> Goals:
**A)** According to the news item about Tim Hortons entering China, why does the company's president see China as a growth opportunity?
**B)** Answer these questions from the Tim Hortons news item, one per line:
(i) How many stores does the plan aim to open, and over what period?
(ii) Where is Cartesian Capital Group headquartered?
(iii) How many Burger King restaurants did Cartesian say the chain had in China in 2012?
**C)** Write a few more sentences of the Tim Hortons news item, carrying on from its last sentence.

> Selected excerpt:
Canadian coffee shop chain announces ambitious joint venture agreement with Cartesian Capital Group to open 1,500 stores over a 10-year period in China
Canadian coffee chop chain Tim Hortons has announced its first foray into the Chinese coffee shop market.
The ambitious plan to open more than 1,500 stores over the next 10 years will be delivered through an exclusive master franchise joint venture agreement with private equity firm, Cartesian Capital Group.
“We have two main priorities at Tim Hortons: building and strengthening our brand in Canada – and expanding our iconic Canadian brand to the rest of the world,” said Tim Hortons President Alex Macedo in a press statement.
“China’s population and vibrant economy represent an excellent growth opportunity for Tim Hortons in the coming years,” he added.
New York-headquartered private equity firm, Cartesian Capital Group, already holds the master franchise for Burger King in China and claims to have expanded the fast food chain from 56 restaurants in 2012 to more than 800 in 2018.
Cartesian Managing Partner, Peter Yu, said the firm would “draw on 20 years of experience building businesses in China” to build Tim Horton’s presence in the country.

> Outline records:
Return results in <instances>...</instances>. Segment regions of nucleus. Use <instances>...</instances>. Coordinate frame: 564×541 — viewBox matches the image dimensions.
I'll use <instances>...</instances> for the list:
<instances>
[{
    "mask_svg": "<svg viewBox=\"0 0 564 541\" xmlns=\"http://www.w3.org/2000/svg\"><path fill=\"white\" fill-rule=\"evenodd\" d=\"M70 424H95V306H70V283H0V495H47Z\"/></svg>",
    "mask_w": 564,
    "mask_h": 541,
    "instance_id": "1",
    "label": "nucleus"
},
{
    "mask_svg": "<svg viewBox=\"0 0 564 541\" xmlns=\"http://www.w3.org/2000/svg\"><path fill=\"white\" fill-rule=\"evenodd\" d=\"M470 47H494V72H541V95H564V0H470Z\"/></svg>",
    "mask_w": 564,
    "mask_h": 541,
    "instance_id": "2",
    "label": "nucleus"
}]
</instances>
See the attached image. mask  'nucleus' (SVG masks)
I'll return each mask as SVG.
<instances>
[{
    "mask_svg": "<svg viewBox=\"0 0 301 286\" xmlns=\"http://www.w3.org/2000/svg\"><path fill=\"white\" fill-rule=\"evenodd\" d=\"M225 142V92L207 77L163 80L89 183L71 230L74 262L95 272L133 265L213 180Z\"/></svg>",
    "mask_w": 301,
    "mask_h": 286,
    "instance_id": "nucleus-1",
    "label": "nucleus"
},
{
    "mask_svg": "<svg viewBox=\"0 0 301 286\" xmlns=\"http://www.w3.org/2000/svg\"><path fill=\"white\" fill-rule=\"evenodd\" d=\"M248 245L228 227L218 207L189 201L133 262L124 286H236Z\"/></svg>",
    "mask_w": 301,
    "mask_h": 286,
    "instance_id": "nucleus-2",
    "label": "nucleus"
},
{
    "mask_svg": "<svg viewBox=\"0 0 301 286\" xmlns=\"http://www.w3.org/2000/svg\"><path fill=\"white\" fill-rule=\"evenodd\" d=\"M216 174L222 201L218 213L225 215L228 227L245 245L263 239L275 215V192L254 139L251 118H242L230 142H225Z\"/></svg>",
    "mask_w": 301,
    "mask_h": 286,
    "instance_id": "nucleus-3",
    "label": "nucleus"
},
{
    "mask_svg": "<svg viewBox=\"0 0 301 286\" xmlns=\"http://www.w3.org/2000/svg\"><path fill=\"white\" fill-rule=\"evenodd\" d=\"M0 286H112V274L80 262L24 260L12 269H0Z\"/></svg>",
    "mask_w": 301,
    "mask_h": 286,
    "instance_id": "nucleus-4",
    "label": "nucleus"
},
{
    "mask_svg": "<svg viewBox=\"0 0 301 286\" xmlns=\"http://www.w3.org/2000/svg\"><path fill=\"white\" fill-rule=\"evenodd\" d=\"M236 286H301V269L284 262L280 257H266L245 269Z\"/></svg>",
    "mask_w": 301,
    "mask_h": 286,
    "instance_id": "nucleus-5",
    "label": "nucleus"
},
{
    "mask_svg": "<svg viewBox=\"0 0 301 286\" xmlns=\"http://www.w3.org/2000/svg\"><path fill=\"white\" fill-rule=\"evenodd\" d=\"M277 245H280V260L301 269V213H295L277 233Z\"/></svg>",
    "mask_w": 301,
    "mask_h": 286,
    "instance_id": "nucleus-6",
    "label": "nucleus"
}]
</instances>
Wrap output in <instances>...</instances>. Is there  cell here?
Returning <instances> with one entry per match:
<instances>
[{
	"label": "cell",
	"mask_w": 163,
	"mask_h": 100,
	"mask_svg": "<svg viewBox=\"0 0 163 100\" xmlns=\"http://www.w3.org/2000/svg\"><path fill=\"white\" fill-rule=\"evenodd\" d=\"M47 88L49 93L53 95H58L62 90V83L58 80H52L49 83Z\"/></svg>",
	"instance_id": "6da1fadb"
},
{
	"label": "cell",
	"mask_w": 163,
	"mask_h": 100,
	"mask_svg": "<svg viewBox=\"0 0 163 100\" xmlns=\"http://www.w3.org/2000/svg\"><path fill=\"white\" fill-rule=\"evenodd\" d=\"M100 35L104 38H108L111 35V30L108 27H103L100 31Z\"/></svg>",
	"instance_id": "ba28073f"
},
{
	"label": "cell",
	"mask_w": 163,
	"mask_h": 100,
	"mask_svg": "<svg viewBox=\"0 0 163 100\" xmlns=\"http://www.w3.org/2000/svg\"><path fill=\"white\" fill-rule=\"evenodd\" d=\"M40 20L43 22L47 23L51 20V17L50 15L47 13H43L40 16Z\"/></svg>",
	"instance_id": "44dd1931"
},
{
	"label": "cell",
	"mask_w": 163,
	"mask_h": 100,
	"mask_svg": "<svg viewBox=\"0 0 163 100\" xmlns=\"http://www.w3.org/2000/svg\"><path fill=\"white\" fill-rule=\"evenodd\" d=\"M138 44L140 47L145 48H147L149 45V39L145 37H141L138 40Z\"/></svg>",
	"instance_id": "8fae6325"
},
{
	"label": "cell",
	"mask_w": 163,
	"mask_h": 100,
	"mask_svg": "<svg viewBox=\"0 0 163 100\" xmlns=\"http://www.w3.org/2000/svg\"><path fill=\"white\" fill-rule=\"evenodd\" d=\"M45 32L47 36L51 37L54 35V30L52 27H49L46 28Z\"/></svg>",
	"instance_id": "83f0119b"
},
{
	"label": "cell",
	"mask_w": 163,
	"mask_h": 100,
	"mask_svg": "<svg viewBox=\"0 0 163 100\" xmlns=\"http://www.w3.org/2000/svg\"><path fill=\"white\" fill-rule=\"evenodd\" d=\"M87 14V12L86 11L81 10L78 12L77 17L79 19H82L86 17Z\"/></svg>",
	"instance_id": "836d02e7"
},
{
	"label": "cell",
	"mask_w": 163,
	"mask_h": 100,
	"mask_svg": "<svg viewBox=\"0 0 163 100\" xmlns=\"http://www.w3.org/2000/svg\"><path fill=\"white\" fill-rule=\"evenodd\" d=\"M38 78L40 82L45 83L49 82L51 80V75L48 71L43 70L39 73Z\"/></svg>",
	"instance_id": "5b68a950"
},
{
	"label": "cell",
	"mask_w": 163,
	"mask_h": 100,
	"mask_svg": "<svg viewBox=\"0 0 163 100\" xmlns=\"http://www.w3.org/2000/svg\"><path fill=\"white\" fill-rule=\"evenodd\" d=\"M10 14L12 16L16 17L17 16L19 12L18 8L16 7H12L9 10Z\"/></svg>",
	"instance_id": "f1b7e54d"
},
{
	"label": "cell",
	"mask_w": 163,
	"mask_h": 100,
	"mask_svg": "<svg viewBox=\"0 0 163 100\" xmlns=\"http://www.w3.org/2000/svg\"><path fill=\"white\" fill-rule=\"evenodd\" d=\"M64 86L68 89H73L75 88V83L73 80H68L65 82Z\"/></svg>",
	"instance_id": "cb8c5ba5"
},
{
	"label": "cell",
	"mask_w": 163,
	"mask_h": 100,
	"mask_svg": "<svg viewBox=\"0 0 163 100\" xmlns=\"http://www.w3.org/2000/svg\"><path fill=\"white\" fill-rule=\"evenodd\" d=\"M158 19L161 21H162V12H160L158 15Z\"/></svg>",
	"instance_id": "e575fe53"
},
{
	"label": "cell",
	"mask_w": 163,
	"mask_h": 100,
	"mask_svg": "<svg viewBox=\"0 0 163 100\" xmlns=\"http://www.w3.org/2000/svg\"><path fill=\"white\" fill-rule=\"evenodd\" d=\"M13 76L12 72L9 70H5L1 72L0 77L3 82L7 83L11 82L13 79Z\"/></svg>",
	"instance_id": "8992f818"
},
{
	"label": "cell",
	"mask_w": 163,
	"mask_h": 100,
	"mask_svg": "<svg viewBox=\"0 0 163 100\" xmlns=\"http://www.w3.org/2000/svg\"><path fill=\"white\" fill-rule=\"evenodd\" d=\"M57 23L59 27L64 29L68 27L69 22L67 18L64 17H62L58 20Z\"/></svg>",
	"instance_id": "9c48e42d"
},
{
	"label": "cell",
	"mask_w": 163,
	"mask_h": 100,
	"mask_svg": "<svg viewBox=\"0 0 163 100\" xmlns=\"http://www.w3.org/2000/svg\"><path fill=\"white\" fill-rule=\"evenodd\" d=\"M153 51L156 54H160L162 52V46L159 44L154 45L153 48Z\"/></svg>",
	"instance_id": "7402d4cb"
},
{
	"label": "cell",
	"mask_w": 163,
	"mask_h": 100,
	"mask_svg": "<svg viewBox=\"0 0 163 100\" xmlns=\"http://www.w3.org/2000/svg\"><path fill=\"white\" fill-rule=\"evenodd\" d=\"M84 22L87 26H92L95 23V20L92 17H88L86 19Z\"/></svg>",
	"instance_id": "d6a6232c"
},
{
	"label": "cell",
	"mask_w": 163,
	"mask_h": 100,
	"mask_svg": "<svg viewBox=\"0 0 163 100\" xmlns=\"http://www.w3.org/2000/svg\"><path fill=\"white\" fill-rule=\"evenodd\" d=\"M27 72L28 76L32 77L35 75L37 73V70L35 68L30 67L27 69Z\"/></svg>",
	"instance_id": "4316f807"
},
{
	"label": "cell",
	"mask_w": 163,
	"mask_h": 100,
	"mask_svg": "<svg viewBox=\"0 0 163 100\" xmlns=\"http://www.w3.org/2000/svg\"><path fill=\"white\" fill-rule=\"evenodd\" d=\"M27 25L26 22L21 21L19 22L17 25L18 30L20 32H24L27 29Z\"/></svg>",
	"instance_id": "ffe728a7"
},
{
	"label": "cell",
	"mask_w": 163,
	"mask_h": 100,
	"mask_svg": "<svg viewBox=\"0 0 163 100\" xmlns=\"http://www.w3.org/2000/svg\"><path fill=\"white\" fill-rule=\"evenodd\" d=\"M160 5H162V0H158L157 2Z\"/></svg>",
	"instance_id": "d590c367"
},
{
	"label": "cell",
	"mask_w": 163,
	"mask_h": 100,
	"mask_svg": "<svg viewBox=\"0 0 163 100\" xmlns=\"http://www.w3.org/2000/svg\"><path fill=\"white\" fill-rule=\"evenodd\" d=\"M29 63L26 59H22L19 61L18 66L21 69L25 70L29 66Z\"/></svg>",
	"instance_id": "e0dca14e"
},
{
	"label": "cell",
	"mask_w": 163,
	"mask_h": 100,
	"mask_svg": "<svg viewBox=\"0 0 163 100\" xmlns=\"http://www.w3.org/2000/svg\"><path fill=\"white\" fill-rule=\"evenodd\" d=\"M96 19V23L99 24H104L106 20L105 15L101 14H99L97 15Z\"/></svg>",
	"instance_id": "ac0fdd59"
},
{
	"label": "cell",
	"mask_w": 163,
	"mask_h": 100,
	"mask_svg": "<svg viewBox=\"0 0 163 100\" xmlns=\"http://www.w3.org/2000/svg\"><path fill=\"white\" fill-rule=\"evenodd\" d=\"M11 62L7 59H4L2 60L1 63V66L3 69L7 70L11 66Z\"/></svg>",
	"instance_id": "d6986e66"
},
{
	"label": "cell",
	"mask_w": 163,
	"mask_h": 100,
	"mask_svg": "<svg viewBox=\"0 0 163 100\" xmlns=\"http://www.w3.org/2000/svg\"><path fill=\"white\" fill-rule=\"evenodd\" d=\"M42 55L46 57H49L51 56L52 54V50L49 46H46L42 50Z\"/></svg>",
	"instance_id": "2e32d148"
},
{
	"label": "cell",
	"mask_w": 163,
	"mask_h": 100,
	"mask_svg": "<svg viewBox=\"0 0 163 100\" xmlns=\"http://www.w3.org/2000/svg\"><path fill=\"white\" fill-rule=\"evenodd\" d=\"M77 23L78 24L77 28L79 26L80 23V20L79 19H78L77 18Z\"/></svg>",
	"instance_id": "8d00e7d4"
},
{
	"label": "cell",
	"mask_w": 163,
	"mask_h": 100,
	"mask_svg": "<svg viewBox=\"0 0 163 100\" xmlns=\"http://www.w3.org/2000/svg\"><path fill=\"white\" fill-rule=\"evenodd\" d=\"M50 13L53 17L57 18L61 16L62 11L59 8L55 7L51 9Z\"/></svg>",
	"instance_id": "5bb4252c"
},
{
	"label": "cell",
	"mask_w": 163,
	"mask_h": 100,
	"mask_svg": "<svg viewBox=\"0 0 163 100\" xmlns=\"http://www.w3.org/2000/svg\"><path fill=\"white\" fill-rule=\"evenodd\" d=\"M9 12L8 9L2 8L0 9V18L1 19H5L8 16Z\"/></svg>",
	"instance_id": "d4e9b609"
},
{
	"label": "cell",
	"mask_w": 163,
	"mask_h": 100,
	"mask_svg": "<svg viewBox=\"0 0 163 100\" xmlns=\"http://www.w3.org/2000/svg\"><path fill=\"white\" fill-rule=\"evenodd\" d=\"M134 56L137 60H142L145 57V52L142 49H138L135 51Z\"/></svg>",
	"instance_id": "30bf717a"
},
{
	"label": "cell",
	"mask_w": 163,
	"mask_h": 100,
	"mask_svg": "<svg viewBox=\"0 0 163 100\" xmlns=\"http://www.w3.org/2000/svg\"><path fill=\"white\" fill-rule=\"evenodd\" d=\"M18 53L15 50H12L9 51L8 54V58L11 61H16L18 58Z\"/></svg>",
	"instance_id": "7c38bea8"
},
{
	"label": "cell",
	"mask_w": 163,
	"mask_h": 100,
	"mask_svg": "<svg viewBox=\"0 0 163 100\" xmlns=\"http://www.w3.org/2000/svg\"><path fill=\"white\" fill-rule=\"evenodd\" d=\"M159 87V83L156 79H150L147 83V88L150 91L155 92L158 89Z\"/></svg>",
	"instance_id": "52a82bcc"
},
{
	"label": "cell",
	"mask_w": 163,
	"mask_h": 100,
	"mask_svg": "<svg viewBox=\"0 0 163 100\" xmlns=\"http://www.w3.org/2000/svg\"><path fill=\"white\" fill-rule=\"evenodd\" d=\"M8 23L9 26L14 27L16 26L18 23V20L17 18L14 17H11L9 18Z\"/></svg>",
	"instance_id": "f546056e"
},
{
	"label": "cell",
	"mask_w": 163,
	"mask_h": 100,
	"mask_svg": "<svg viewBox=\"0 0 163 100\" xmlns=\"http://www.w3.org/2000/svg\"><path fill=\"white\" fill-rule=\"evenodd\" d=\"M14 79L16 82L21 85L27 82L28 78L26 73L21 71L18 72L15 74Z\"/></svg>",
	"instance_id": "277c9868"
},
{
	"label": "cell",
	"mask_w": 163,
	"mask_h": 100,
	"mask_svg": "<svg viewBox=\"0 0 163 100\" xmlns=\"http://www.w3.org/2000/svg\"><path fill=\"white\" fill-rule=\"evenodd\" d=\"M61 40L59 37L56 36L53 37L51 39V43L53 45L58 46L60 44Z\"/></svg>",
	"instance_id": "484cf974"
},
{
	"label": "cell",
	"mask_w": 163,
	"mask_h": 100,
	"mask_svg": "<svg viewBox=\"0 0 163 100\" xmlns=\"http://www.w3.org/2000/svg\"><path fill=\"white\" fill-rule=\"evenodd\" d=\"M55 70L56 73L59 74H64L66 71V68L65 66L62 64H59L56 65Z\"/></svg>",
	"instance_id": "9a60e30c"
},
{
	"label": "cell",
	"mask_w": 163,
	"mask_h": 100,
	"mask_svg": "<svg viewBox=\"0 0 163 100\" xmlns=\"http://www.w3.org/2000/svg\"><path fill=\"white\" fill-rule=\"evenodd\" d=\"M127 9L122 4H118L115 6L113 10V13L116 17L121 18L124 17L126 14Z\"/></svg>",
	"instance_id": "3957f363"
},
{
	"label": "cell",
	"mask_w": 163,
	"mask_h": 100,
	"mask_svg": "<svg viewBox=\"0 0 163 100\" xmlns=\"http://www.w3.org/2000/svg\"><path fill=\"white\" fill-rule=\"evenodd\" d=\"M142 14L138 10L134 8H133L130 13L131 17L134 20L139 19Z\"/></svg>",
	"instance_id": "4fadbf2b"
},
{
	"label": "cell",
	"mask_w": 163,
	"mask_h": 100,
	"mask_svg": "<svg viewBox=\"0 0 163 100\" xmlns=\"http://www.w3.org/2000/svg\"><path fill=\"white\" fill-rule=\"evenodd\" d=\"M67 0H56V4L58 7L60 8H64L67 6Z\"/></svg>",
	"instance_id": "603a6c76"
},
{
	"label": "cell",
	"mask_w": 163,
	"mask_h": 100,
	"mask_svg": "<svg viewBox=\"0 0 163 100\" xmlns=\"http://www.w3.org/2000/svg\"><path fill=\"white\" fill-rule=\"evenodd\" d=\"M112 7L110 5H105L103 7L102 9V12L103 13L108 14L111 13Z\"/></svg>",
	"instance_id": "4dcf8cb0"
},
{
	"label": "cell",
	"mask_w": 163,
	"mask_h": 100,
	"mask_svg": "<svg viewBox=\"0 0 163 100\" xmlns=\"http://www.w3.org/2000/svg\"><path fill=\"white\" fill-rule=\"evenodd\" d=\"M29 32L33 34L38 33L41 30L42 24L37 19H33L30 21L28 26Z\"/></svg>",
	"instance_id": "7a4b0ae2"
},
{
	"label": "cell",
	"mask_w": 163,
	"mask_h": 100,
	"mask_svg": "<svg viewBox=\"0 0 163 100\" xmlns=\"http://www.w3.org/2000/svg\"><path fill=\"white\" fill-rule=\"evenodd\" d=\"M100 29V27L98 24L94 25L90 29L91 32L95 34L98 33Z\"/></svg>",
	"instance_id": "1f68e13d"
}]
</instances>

> Answers to the problems:
**A)** Alex Macedo said China's population and vibrant economy make it an excellent growth opportunity for Tim Hortons in the coming years. He also said that expanding the brand to the rest of the world is one of the company's two main priorities.

**B)**
(i) More than 1,500 stores over 10 years.
(ii) New York.
(iii) 56.

**C)**
The announcement comes as Tim Hortons attempts to sooth tensions between some franchisees and parent company Restaurant Brands International (RBI) in its native Canada. Many store owners have publicly criticised RBI’s handling of the company, claiming that cost-cutting measures related to minimum wage rises and sluggish sales had damaged operating standards.
In June 2018 the coffee shop chain announced it would invest CA$100m in improving its Canadian distribution network
after complaints that some Canadian sites were being poorly served.
Even if Tim Hortons succeeds in its 10-year plan, it will still have less than half the number of Starbucks’ 3,000+ Chinese stores in operation today. The world’s largest coffee shop chain plans to have more than 6,000 stores in mainland China by 2022.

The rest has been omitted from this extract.